— START OF Data for processing —

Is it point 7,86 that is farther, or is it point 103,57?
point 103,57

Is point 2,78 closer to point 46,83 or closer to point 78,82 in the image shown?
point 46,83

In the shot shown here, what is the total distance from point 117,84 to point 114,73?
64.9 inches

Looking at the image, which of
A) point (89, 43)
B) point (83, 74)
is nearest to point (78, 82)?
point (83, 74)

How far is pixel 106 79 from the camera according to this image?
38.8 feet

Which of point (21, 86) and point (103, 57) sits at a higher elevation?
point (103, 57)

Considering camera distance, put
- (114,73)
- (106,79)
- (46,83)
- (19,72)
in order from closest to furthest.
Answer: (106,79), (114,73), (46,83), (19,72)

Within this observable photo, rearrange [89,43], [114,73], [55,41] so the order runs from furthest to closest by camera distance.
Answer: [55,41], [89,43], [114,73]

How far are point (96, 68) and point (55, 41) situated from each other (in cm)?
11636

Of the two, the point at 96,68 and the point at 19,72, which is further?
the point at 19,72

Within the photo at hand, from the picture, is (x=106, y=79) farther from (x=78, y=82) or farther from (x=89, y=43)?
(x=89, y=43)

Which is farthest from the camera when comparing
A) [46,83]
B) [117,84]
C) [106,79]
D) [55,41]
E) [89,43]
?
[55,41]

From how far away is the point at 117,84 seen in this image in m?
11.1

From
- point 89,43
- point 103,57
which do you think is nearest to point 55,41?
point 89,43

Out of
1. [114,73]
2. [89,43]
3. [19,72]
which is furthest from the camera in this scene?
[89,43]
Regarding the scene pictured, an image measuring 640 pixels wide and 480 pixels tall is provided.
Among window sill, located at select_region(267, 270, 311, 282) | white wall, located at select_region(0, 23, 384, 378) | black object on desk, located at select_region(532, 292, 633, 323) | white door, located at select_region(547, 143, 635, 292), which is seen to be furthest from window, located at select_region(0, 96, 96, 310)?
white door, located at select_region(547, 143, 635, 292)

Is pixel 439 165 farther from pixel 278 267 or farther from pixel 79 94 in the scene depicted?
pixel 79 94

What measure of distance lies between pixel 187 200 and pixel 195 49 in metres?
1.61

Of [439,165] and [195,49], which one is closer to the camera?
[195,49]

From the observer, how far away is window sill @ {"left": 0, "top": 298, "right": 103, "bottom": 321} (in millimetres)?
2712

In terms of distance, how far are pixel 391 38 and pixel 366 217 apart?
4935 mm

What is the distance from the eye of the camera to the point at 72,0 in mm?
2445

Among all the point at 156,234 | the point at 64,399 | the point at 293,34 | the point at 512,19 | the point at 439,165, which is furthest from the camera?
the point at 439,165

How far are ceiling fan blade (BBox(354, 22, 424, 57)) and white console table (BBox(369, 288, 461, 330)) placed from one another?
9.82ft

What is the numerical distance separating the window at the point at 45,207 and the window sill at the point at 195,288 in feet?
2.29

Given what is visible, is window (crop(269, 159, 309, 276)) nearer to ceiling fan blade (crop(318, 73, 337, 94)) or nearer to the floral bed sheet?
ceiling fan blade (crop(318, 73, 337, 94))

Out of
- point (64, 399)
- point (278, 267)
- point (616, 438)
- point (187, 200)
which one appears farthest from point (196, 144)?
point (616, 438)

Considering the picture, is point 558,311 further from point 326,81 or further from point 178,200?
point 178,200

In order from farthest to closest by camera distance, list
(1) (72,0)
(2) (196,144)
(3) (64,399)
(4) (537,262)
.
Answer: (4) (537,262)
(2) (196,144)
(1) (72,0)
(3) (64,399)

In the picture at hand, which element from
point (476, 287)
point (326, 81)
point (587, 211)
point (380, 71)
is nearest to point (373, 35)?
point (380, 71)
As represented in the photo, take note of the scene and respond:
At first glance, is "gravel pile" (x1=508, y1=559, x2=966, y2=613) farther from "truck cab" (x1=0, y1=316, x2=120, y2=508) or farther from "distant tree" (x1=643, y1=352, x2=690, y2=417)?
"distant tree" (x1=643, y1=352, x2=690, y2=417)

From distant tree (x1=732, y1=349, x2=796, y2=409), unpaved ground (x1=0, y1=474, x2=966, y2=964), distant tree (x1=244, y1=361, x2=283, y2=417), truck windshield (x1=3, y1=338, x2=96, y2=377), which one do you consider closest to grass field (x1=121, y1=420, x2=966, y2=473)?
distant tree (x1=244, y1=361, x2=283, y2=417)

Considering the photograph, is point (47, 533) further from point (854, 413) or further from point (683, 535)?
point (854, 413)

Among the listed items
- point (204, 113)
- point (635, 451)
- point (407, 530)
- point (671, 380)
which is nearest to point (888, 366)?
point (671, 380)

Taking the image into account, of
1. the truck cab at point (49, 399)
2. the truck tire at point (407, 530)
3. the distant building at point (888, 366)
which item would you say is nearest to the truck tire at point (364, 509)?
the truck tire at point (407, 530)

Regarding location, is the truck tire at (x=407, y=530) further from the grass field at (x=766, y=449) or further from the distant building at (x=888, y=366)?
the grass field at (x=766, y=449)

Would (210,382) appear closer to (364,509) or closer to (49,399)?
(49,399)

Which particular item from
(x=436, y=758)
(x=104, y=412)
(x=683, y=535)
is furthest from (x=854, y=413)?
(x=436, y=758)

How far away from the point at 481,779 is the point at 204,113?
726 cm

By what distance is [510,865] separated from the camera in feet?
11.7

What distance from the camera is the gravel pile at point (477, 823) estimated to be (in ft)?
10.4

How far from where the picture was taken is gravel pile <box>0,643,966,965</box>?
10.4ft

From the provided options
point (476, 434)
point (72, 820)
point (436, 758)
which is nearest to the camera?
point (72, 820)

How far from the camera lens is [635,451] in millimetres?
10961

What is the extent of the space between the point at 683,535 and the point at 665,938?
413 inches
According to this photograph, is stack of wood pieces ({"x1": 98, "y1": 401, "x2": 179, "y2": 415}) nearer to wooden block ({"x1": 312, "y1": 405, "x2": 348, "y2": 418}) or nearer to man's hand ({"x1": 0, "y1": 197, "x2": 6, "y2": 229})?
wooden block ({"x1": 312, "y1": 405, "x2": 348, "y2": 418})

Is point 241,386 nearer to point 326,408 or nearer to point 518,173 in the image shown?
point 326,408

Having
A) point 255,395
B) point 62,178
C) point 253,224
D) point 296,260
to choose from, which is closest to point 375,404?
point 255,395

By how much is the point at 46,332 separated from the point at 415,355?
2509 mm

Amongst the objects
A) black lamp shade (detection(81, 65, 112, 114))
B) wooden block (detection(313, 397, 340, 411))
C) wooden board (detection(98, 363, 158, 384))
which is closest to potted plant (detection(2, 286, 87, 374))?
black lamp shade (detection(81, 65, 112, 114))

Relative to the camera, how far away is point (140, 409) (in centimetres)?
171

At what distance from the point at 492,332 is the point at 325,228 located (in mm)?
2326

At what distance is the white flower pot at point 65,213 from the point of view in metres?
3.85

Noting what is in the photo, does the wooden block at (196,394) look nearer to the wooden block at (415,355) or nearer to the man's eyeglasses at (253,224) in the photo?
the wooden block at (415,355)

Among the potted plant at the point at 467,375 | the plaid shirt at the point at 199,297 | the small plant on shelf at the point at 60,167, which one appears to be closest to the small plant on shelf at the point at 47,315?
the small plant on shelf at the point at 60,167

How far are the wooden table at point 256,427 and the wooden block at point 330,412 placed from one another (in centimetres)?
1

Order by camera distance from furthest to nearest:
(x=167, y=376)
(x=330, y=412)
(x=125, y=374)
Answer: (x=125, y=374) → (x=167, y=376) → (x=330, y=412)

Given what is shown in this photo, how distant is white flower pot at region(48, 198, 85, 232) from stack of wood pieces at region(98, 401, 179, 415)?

— END OF Data for processing —

● **Exercise brief**
Express the lines of the material from the line containing "Order by camera" through the end of the material as a JSON list of strings, one string per line, with blank lines left out.

● **Answer**
[
  "Order by camera distance from furthest to nearest:",
  "(x=167, y=376)",
  "(x=330, y=412)",
  "(x=125, y=374)",
  "Answer: (x=125, y=374) → (x=167, y=376) → (x=330, y=412)",
  "Given what is shown in this photo, how distant is white flower pot at region(48, 198, 85, 232) from stack of wood pieces at region(98, 401, 179, 415)?"
]